[Brief descriptive captions]
|---|
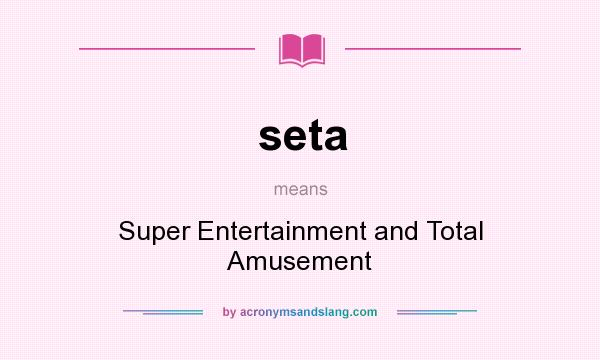 What does seta mean? It stands for Super Entertainment and Total Amusement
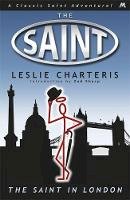 Leslie Charteris - The Saint in London - 9781444766080 - V9781444766080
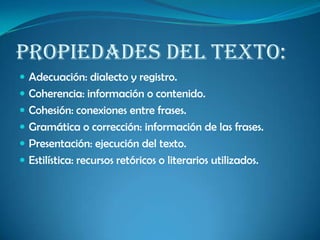 Propiedades del texto:
 Adecuación: dialecto y registro.
 Coherencia: información o contenido.
 Cohesión: conexiones entre frases.
 Gramática o corrección: información de las frases.
 Presentación: ejecución del texto.
 Estilística: recursos retóricos o literarios utilizados.
 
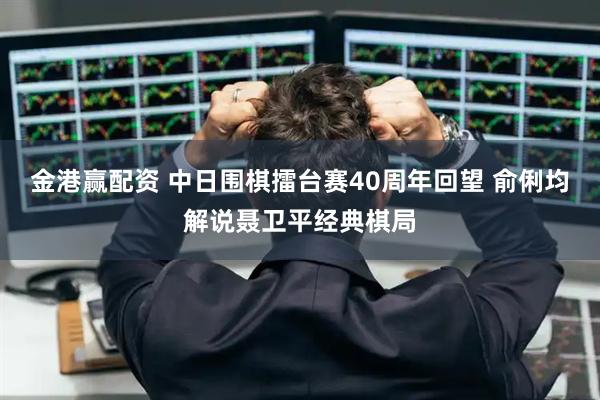 金港赢配资 中日围棋擂台赛40周年回望 俞俐均解说聂卫平经典棋局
|---|
**Work order:**
When the word "información" appears in a line of the data, that line is counted; report the number only.

**Result for this exercise:**
2